## Exercise
Work through the entries below and show every line in which "used" is found.

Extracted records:
= = = = = = =

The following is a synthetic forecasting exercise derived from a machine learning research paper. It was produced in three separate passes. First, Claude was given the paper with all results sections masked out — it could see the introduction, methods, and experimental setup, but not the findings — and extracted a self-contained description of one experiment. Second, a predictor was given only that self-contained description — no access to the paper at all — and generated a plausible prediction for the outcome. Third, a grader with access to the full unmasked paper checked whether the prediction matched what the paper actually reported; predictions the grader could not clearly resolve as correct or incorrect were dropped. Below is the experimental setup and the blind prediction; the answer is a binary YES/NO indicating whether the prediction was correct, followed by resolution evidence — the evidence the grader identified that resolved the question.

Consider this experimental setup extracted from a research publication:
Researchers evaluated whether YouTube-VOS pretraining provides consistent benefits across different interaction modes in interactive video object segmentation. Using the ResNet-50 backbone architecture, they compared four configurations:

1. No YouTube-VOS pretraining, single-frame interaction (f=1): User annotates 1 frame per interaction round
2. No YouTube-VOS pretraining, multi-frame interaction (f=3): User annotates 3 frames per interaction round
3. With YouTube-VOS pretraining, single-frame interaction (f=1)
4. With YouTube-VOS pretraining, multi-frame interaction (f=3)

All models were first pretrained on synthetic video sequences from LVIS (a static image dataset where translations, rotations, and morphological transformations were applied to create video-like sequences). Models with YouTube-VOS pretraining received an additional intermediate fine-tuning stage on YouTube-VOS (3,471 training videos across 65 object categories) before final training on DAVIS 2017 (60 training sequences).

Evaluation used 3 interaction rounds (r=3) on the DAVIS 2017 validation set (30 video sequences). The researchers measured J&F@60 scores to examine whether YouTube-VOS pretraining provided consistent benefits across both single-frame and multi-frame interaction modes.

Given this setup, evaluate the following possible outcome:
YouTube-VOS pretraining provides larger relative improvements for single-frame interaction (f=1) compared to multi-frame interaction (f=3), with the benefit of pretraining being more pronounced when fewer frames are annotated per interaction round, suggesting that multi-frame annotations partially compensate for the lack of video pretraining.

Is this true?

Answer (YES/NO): NO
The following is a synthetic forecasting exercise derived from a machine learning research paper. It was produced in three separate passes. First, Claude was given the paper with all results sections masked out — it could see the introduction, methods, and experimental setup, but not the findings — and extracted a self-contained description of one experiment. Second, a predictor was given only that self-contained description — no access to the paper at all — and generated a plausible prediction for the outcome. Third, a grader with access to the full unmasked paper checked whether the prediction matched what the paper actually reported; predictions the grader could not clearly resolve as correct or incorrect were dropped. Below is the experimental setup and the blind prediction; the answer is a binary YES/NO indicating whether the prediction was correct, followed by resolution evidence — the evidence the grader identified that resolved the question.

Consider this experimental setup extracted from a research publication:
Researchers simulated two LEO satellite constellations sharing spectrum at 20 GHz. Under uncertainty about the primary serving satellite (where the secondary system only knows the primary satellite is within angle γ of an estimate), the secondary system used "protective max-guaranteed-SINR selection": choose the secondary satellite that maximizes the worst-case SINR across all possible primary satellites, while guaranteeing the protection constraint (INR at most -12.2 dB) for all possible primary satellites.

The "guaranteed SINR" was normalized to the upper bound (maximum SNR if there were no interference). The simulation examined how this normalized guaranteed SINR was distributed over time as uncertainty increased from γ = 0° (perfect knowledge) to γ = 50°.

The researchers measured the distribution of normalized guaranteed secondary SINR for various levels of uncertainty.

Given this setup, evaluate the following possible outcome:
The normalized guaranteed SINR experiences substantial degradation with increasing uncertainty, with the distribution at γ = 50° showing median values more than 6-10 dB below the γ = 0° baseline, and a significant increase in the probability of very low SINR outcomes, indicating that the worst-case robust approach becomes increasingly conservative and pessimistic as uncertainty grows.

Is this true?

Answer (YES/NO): NO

= = = = = = =

## Exercise result
Evaluation used 3 interaction rounds (r=3) on the DAVIS 2017 validation set (30 video sequences). The researchers measured J&F@60 scores to examine whether YouTube-VOS pretraining provided consistent benefits across both single-frame and multi-frame interaction modes.
Researchers simulated two LEO satellite constellations sharing spectrum at 20 GHz. Under uncertainty about the primary serving satellite (where the secondary system only knows the primary satellite is within angle γ of an estimate), the secondary system used "protective max-guaranteed-SINR selection": choose the secondary satellite that maximizes the worst-case SINR across all possible primary satellites, while guaranteeing the protection constraint (INR at most -12.2 dB) for all possible primary satellites.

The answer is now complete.